ABSTRACT

Much of the research and writing about teachers’ work and lives focuses on the role played by school leaders in, for example (as we have shown in Chapter 6), creating and developing working conditions, cultures and structures in schools and classrooms through which teachers’ capacities for resilience may be built. However, little has been written about the need for leaders themselves to be resilient. This chapter will draw upon a range of national and international empirical research into successful leadership in which we have been involved, which provides insights into the positive and negative influences upon leaders’ own self-efficacy, sense of commitment, well-being and capacities for resilience.

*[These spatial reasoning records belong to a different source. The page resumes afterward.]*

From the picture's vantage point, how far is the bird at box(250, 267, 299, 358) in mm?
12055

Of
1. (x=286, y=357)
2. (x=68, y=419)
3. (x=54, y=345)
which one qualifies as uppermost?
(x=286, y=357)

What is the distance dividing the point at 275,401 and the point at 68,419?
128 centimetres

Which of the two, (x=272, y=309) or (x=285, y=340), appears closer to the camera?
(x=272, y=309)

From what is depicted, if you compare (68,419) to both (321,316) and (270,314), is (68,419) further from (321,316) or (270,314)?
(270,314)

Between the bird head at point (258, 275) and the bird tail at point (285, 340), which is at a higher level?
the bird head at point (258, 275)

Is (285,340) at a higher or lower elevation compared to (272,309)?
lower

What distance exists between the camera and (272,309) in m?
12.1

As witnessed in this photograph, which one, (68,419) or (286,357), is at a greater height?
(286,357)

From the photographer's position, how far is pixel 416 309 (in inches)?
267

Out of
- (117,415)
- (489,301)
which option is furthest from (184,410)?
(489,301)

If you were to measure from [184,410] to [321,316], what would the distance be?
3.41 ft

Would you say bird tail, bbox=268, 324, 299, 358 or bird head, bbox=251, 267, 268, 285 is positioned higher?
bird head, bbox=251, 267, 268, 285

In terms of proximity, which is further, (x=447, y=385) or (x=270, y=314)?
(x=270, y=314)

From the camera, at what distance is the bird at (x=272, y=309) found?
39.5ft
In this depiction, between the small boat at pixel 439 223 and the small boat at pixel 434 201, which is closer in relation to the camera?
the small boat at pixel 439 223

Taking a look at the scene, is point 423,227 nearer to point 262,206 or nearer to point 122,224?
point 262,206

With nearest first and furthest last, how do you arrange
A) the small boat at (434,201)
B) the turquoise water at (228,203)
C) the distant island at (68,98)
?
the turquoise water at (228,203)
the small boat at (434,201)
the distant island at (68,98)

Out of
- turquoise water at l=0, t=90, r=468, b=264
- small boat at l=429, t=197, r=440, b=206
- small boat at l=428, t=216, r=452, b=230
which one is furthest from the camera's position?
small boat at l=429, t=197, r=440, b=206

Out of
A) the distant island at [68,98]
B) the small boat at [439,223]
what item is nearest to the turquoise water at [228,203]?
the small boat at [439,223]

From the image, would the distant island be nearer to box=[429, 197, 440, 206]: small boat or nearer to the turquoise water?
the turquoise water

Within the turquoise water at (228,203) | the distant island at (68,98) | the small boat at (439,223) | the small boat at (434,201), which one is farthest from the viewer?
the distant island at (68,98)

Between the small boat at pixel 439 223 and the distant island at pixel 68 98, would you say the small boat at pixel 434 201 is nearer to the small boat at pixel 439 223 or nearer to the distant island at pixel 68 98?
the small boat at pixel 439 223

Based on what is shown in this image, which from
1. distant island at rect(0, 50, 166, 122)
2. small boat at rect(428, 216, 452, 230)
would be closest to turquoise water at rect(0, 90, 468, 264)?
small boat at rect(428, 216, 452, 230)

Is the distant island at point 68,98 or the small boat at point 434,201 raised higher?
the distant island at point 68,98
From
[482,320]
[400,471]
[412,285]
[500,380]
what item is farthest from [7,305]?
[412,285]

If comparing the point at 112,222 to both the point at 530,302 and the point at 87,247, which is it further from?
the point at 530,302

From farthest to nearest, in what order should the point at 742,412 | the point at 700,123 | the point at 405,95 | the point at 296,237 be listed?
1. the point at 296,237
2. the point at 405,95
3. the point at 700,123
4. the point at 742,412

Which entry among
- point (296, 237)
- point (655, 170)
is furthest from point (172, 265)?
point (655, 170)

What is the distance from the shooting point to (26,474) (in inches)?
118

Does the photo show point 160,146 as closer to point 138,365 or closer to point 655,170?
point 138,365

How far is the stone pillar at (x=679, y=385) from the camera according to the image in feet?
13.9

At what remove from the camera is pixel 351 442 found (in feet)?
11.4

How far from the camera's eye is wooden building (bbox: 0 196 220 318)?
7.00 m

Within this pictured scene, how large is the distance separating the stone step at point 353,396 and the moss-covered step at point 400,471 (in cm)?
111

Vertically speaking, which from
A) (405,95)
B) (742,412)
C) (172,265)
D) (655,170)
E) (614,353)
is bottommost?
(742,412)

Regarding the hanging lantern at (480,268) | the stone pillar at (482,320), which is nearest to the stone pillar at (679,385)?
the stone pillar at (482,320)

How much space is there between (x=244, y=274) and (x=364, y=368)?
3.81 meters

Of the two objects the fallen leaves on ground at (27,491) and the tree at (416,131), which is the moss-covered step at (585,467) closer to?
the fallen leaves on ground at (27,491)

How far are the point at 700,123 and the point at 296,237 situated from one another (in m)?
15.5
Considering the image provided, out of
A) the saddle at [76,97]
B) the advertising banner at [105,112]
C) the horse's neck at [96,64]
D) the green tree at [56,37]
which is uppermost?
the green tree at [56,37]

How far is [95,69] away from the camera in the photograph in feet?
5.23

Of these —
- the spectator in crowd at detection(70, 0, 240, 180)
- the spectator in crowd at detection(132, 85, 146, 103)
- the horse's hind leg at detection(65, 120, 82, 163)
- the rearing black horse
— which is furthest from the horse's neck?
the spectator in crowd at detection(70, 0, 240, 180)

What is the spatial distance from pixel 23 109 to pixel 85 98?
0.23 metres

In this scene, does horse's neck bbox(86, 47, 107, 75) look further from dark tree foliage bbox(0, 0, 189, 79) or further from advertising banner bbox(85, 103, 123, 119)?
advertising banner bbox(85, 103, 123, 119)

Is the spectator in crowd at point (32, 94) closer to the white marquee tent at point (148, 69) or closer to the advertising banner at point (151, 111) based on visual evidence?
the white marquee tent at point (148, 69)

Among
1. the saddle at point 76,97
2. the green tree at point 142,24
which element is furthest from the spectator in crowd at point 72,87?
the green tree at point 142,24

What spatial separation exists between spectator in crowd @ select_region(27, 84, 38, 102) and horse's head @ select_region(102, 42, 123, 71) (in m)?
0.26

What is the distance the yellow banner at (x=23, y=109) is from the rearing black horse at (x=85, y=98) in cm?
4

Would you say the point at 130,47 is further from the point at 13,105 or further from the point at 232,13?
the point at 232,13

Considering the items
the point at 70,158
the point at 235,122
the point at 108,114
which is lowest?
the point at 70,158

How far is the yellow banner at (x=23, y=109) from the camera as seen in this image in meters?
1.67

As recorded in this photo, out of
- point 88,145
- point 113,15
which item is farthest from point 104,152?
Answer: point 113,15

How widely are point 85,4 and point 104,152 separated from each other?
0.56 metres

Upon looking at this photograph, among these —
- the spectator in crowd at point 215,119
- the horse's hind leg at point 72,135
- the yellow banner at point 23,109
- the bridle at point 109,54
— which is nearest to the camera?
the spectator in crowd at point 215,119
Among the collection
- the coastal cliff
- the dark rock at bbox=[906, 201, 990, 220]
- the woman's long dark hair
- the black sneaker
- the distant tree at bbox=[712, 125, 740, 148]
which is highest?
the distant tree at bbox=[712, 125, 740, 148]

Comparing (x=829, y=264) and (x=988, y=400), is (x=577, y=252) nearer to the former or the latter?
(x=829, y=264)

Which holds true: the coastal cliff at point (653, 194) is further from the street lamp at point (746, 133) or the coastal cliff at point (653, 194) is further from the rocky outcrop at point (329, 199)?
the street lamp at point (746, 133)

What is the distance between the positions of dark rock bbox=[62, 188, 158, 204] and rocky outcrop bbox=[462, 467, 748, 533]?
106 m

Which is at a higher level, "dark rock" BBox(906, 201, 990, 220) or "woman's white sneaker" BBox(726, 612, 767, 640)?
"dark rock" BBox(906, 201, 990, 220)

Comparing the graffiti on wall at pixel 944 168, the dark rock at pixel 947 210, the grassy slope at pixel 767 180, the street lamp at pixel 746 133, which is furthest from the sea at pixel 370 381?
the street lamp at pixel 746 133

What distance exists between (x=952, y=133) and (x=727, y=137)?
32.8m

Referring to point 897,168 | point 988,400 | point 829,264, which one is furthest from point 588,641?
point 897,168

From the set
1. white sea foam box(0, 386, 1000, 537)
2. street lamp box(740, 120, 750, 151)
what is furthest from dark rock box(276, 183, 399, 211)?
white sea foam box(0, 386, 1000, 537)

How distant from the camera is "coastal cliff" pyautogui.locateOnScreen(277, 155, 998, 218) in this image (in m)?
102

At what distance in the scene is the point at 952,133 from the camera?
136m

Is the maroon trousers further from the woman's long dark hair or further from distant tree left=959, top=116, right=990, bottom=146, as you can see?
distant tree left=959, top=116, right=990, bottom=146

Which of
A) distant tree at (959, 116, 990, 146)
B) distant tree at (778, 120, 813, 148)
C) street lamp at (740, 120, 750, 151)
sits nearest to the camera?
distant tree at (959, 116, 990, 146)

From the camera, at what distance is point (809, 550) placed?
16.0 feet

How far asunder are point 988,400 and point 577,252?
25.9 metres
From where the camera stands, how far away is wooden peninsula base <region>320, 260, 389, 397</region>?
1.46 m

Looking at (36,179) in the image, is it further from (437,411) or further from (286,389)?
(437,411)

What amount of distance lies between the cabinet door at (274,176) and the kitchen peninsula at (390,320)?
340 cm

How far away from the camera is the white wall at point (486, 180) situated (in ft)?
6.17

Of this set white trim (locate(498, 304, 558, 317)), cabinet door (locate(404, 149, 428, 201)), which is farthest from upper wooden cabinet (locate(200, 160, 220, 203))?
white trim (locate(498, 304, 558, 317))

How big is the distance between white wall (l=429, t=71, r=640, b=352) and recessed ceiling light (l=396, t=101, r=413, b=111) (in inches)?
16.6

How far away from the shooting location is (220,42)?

We will suggest that resilience is an essential quality and a necessary capacity for leaders to lead to their best. This is so in part because of the innate complexities of leading and managing in schools; in part because of the influence that heads must exercise with a range of stakeholder groups and individuals in the process of school improvement efforts; and in part because such efforts take place in shifting and sometimes conflicting reform contexts which tend to increase and intensify leaders’ work and lives. Resilience has always been desirable in principalship but has now become an imperative. It is somewhat surprising, therefore, that there is little extant research on the nature and enactment of resilience and its relationship to successful principalship. Given the claim that principals’ influence on students is second only to that of classroom teachers (Leithwood et al., 2006b), this is surprising.